▸ **To do**
Count the lines in the items below that contain the string "pixel". Uppercase and lowercase must match, and the reply should be only the number.

▸ **The input**
>> Begin
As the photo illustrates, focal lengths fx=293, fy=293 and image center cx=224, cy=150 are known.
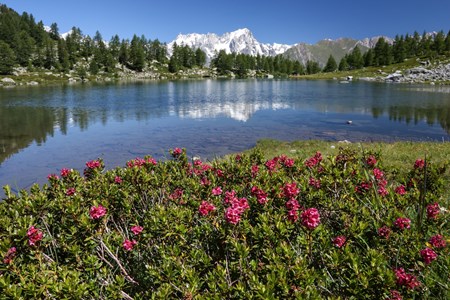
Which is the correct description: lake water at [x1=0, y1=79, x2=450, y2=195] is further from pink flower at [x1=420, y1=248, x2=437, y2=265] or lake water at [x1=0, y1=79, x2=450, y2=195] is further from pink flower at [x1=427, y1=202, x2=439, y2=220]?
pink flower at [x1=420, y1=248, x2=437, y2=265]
>> End
>> Begin
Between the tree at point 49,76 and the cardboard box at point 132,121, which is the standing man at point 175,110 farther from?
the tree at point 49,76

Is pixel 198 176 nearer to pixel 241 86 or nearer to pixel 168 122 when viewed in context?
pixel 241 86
>> End
▸ **The output**
2